Ginsenoside Rg1 alleviates HG-induced autophagy of retinal microvascular endothelial cells by activating ACE2/Ang1-7/Mas in vitro.

Diabetic retinopathy (DR) is highly related to blindness. Fortunately, Ginsenoside Rg1 (Rg1) can ameliorate retinal endothelial dysfunction, and this study thus aims to investigate its underlying mechanism under high glucose (HG) conditions. Human retinal microvascular endothelial cells (HRMECs) were exposed to HG, followed by 10 μM Rg1 treatment and cell viability detection.

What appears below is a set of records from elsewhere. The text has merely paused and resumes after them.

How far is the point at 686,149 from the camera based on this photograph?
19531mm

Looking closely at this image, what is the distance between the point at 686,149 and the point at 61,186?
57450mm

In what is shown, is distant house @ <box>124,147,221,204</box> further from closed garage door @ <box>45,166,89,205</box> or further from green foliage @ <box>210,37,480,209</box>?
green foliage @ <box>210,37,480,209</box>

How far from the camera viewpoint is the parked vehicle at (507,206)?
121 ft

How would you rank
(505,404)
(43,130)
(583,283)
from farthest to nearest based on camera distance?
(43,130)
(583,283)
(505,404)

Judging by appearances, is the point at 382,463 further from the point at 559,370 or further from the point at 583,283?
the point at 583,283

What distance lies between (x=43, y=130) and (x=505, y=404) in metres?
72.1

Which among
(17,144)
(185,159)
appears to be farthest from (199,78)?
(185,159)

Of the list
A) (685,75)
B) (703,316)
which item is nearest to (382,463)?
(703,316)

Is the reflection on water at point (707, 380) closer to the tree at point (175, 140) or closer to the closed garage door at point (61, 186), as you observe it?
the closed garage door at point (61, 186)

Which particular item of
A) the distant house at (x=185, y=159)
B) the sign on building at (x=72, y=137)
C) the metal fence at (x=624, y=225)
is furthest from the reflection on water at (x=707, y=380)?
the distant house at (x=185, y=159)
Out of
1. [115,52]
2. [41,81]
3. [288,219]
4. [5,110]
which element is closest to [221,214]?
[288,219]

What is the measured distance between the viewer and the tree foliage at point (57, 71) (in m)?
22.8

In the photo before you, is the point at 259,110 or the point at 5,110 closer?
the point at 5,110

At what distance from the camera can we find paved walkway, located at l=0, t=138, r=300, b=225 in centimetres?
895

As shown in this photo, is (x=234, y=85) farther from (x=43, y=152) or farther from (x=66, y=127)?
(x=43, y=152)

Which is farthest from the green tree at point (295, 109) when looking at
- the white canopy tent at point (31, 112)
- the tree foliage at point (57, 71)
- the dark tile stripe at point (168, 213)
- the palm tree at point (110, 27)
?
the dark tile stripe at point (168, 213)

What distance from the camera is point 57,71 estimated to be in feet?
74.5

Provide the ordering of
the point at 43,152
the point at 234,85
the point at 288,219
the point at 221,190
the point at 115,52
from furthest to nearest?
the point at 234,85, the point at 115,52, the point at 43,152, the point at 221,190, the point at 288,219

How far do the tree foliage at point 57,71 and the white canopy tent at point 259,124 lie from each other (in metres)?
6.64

Protein expressions of LC3II/I and P62 as well as autophagosome formation were examined using Western blot and transmission electron microscopy, respectively, to unveil the effect of Rg1 on the autophagy of HG-exposed cells. Whether the ACE2/ Ang1-7/Mas axis participated in the Rg1-caused autophagy abatement as well as its upstream regulators were verified through treatment with Ang1-7, A779 or LY294002. Rg1 or Ang1-7 treatment enhanced cell viability, activated the ACE2/Ang1-7/Mas axis, downregulated LC3II/I, upregulated P62, and repressed autophagosome formation in HG-exposed HRMECs. However, the regulatory effects of Rg1 on cell viability, ACE2/Ang1-7/Mas axis and autophagy were reversed in the presence of either A779 or LY294002. Rg1 alleviates HG-induced autophagy of HRMECs through the ACE2/Ang1-7/Mas axis, mediated by the PI3K/Akt pathway, supporting the protective effect of Rg1 on retinal endothelium.